In QA, there is a distinct moment. It comes once you’re deeply familiar with your product or product area; it comes when you’re lost in your testing, and it comes in an instant. You find a problem, and because of your strong context about your product, you definitely know: Something is seriously wrong here.

Where’s QA?

At the current gig, there’s no QA department. QA as an independent function does not exist and that’s a first for me.

Every company I’ve ever worked at, for the better part of two decades, whether consumer or enterprise software, has had a well-staffed QA function. I’m told this absence is not unique in the Valley. I’m told that both Facebook and Twitter don’t have a QA entity.

Similarly experienced co-workers keep asking, “Shouldn’t we have a QA function?” and while my instinctive response is an emphatic “Yes”, as a member of a rapidly-evolving profession, I need to be open to the idea that software development evolves in ways that may seem counter-intuitive to me. The fact that the team and the company have been successful sans QA is essential and interesting data.

My thesis regarding the necessity of QA has always been: checks and balances. A healthy development team was one that had engineers doing their best to build a great product. These engineers were paired with a team of QA engineers who were doing their best to prove the product wasn’t great.

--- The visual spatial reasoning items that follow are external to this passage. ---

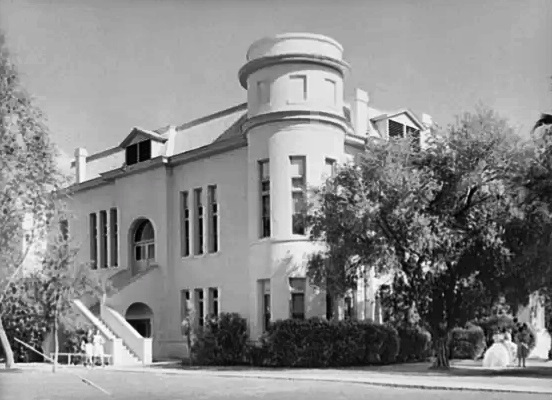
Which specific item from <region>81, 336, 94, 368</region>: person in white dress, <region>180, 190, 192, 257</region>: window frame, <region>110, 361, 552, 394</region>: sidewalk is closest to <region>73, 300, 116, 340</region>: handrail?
<region>81, 336, 94, 368</region>: person in white dress

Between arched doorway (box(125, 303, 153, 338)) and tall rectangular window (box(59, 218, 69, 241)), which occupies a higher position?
tall rectangular window (box(59, 218, 69, 241))

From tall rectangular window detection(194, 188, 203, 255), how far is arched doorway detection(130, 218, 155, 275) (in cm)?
175

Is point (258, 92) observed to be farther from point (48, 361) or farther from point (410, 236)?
point (48, 361)

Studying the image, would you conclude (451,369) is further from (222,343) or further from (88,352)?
(88,352)

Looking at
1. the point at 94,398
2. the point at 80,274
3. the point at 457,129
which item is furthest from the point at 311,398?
the point at 80,274

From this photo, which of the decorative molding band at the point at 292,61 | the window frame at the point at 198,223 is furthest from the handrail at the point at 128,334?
the decorative molding band at the point at 292,61

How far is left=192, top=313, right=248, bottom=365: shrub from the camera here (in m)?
20.7

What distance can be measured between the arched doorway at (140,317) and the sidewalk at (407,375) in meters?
3.19

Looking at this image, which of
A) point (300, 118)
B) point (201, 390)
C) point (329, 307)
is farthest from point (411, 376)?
point (300, 118)

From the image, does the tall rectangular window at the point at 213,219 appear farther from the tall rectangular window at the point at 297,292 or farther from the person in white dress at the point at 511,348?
the person in white dress at the point at 511,348

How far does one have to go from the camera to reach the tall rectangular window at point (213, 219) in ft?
75.3

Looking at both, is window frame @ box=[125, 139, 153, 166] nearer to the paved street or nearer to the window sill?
the window sill

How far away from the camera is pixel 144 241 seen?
2502 centimetres

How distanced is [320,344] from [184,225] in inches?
229
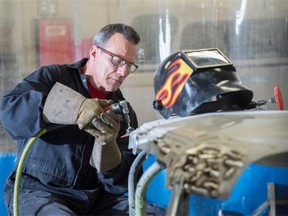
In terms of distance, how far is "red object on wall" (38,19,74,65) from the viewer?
1962 mm

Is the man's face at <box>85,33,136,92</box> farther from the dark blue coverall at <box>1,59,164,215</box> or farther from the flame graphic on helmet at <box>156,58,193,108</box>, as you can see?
the flame graphic on helmet at <box>156,58,193,108</box>

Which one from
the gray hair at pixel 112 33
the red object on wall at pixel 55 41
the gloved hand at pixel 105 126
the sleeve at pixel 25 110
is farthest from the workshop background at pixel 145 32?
the gloved hand at pixel 105 126

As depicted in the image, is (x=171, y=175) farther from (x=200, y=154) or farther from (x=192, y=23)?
(x=192, y=23)

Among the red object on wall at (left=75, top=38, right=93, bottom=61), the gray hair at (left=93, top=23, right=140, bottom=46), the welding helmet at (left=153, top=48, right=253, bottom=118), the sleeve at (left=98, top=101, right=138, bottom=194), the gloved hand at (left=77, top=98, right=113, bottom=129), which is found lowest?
the sleeve at (left=98, top=101, right=138, bottom=194)

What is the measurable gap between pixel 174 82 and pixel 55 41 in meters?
1.23

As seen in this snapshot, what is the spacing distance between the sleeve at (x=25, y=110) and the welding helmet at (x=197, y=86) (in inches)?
14.3

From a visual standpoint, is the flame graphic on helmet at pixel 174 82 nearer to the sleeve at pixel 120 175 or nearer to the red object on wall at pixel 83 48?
the sleeve at pixel 120 175

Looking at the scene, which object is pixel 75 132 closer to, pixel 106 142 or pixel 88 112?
pixel 106 142

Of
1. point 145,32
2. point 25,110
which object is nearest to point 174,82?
point 25,110

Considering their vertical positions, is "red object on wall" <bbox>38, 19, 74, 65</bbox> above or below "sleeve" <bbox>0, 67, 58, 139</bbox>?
above

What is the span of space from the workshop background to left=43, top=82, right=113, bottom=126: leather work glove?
0.95 meters

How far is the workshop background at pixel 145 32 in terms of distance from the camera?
1962 millimetres

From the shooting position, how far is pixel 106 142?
1161 millimetres

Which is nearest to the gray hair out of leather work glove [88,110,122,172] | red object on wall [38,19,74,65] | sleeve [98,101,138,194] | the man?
the man
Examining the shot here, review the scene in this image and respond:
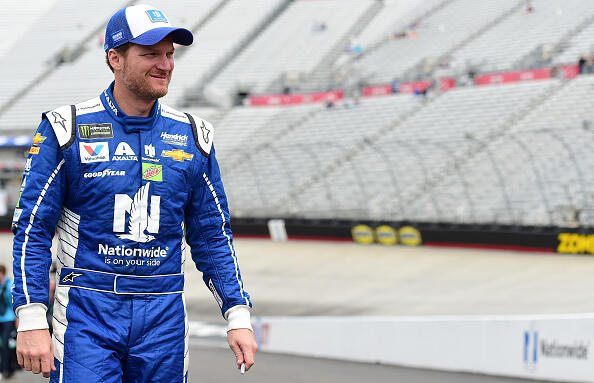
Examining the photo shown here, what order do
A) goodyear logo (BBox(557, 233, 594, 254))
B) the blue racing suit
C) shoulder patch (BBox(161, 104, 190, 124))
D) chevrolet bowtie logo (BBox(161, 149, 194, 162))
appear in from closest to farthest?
the blue racing suit → chevrolet bowtie logo (BBox(161, 149, 194, 162)) → shoulder patch (BBox(161, 104, 190, 124)) → goodyear logo (BBox(557, 233, 594, 254))

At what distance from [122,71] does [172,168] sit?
384mm

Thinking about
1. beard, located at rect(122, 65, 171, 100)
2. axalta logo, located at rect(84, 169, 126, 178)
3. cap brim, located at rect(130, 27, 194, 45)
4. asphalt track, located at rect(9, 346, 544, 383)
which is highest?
cap brim, located at rect(130, 27, 194, 45)

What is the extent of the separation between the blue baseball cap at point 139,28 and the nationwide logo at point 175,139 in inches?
13.7

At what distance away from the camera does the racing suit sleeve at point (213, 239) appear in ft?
11.9

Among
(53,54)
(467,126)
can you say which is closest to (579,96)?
(467,126)

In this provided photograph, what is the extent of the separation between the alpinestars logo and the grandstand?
16.9m

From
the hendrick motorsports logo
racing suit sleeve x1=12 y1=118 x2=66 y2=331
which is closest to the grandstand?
the hendrick motorsports logo

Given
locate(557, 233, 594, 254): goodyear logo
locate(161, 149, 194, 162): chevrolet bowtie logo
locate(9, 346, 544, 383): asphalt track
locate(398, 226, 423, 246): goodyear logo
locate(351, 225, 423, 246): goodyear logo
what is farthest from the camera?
locate(351, 225, 423, 246): goodyear logo

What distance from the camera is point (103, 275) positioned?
3428mm

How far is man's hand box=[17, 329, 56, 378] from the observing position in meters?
3.20

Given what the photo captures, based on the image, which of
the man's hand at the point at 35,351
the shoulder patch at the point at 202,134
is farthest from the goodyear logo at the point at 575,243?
the man's hand at the point at 35,351

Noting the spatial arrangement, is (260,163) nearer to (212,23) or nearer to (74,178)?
(212,23)

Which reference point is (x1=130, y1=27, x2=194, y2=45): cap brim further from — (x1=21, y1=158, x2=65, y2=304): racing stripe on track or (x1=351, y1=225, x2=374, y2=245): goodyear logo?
(x1=351, y1=225, x2=374, y2=245): goodyear logo

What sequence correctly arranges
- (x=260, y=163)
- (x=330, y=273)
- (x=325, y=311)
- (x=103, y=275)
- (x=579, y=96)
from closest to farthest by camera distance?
(x=103, y=275) → (x=325, y=311) → (x=330, y=273) → (x=579, y=96) → (x=260, y=163)
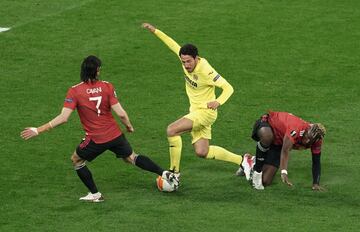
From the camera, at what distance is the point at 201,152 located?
16875 millimetres

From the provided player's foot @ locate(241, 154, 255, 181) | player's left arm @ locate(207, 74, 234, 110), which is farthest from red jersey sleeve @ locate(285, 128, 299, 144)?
player's left arm @ locate(207, 74, 234, 110)

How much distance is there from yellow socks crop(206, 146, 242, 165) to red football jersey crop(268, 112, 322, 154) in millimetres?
785

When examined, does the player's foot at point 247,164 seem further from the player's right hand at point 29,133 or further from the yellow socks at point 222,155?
the player's right hand at point 29,133

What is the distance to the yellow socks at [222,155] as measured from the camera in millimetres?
17016

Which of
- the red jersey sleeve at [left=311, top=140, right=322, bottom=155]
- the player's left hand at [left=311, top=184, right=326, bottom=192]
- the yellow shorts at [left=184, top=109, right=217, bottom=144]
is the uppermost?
the yellow shorts at [left=184, top=109, right=217, bottom=144]

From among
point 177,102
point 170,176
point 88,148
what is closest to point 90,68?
point 88,148

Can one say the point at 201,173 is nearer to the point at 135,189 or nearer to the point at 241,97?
the point at 135,189

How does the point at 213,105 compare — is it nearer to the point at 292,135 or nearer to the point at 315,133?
the point at 292,135

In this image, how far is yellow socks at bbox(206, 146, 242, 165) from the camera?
17.0m

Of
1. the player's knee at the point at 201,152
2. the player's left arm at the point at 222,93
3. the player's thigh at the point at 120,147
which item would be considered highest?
the player's left arm at the point at 222,93

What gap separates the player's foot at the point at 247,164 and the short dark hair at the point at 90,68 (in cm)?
315

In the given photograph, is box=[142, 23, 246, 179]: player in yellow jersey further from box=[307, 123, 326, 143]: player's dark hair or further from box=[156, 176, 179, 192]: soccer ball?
box=[307, 123, 326, 143]: player's dark hair

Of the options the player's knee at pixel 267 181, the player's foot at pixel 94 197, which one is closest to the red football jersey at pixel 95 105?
the player's foot at pixel 94 197

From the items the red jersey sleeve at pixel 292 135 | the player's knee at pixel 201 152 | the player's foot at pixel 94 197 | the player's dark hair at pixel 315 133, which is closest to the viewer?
the player's foot at pixel 94 197
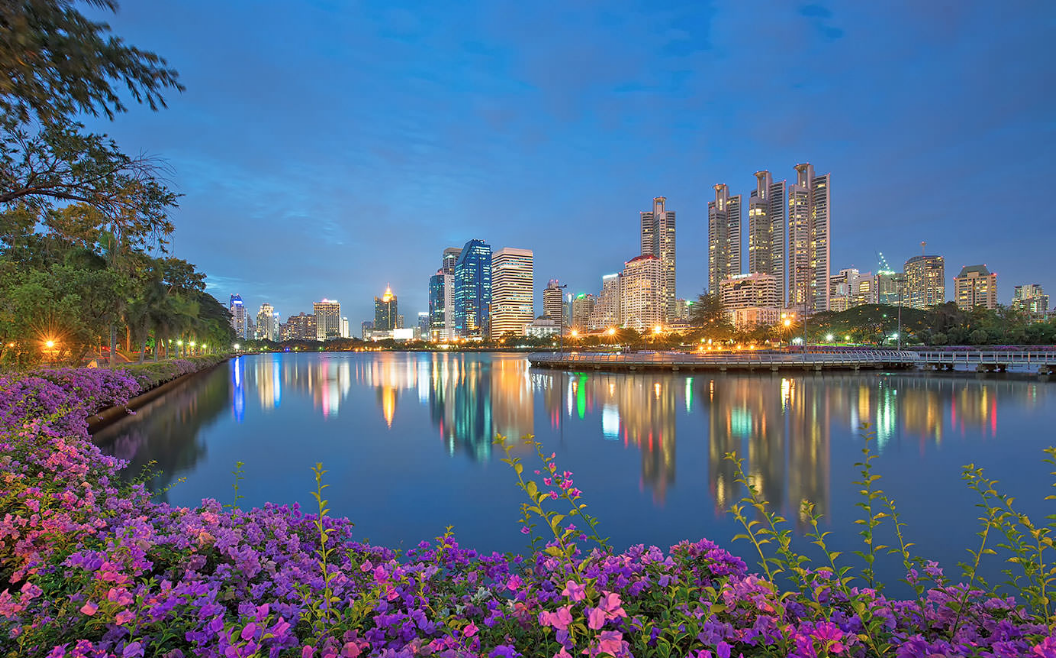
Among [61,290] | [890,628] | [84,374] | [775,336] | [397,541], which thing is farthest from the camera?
[775,336]

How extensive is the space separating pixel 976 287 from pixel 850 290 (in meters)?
48.5

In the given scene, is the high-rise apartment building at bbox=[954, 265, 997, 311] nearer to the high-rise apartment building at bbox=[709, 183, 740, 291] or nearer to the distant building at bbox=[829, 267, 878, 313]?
the distant building at bbox=[829, 267, 878, 313]

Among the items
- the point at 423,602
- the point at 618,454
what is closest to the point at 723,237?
the point at 618,454

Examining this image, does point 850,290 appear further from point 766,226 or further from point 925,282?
point 766,226

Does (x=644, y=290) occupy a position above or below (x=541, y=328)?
above

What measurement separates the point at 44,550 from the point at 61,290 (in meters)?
18.3

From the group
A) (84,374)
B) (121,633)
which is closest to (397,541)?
(121,633)

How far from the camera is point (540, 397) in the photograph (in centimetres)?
2198

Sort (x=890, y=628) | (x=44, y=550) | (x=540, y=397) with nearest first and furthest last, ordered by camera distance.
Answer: (x=890, y=628) < (x=44, y=550) < (x=540, y=397)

These conflicting goals result in what I consider to be an essential healthy tension between engineering and QA.

Yes, there is often professional conflict between the teams. Yes, I often had to gather conflicting parties together and explain that, “You are both doing your job. No, engineers are not deliberately creating bugs. No, QA is not hating on the product. Yes, we actually have the same goal: rigorously confirming whether or not the product is great.”

The absence of this healthy tension concerns me, but more worrisome is the absence of the practices a thriving QA function builds and maintains. These practices are still with me and are essential to defining and maintaining a high quality product.

They are:

Do I understand the issue?

It’s natural to get rage when software doesn’t work, especially when you paid your hard-earned money to purchase it. Rage is counterproductive to the QA mindset. In fact, it hinders it. The QA reaction to defects is curiosity: Whoa, whoa. Wait, what happened there…? And what follows is a series of interrelated questions that build on each other.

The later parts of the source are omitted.